Finding Peace in the Midst of Holiday Chaos
5:30am is when I found my kids standing next to my bed rubbing the sleep from their little eyes. I knew I was supposed to be appreciating these moments as one day they would be off and on their own and I would miss it but most days, I would just wish they would sleep in for 30 more minutes because I was so tired. I knew that once my feet hit the floor, the day’s busyness would begin. Add the holiday stressfulness and it would send me straight in to feeling overwhelmed. I knew I had to do something different to survive because the holidays were not enjoyable for this tired, working mom.
Here are 5 changes I made that helped me get back to the joy of the season!
Zone decorating
I stopped pulling everything out the attic at one time and expecting everyone to participate in the “fun.” I organized my decorations into zones and only brought 1 or 2 boxes down a day that I could handle myself.
2. Family calendar
I started using the Cozi app for a family calendar and grocery list so that my husband (and eventually my children when they got phones) could see all events, add groceries to the list and they even had a place where the Christmas wish lists could be made. My family was responsible for adding their own events. My rule was “if it’s not on the calendar, it doesn’t exist.” It put a lot of the responsibilities on their plate. I didn’t have to do it all!
3. Minimize time wasters
No matter how tired I was at night after kids’ soccer practice and late dinners, I made sure our evening routines were done before we went to bed. Keys, purse, backpacks, lunches were ready to go. Clothes were out the night before eliminating the “What am I going to wear?” time sucking thought process. I didn’t allow myself to get on social media because I knew it was a rabbit hole that I may not come out of until midnight. I became very picky about where I spent my time. I learned to say no because I also learned that time is precious.

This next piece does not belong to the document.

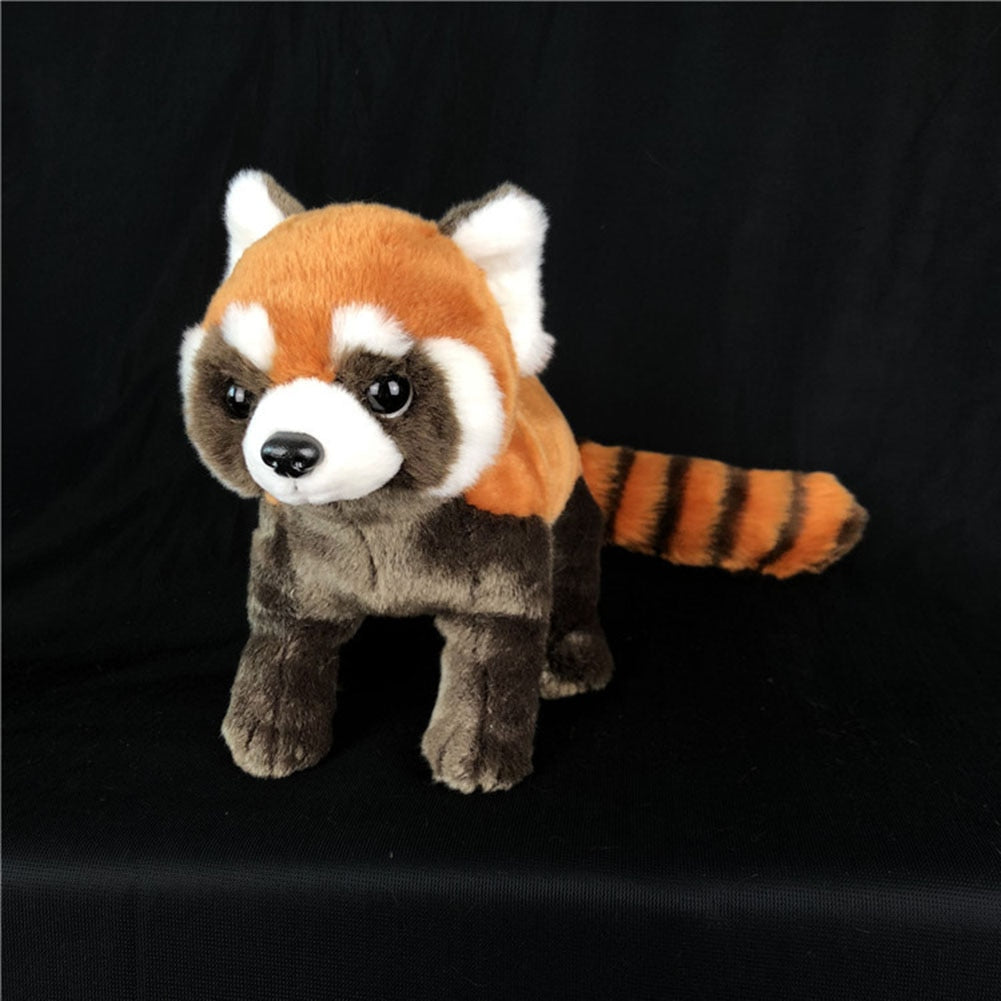 Red Panda Soft Stuffed Plush Toy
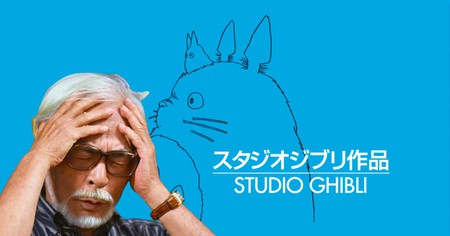 Ghibli : cette oeuvre de Hayao Miyazaki est en péril, le studio lance un appel aux dons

4. Minimize the number of toys children have access to
Let’s be honest, kids will not clean up after themselves unless you make them. I don’t care how organized your playroom is, they hate cleaning up and just won’t do it on their own. When toys were left out, I quickly apologized to my child for trusting them with a toy that they obviously were too young to handle because it wasn’t cleaned up and put away. (A technique I learned from the book Love and Logic-best parenting book out there in my opinion.) That toy was put on a high shelf, and they quickly realized the consequences of not putting away their things.
5. Learn to be still
This is a really hard one for me because I am an Enneagram 7-the adventurer! I don’t do still! But I did. I carved out time for the kids and I to have hot chocolate and watch Christmas movies 1 or 2 times a week. I made plans for dad to take the kids to do things so I could get presents bought and wrapped. (The holiday season also coincides with hunting season so we Southern hunting wives have a whole different holiday battle happening!) I delegated the online Christmas shopping to be done by my husband (yes, I sent him the list!) I also carved in time that I could catch my breath with a walk, a bath, or an activity that was sans kids. It’s not selfish, it’s self-care.
Being organized was extremely helpful overall because it allowed my family to know where groceries went when they came inside. They knew where items coming out of the dishwasher went in the cabinet or drawer. With everything having a home, the piles on the counter could be delegated and put away by each member of our family. It wasn’t all on my shoulders. Being organized helped me find peace in the holiday. I hope these tips help you find some too.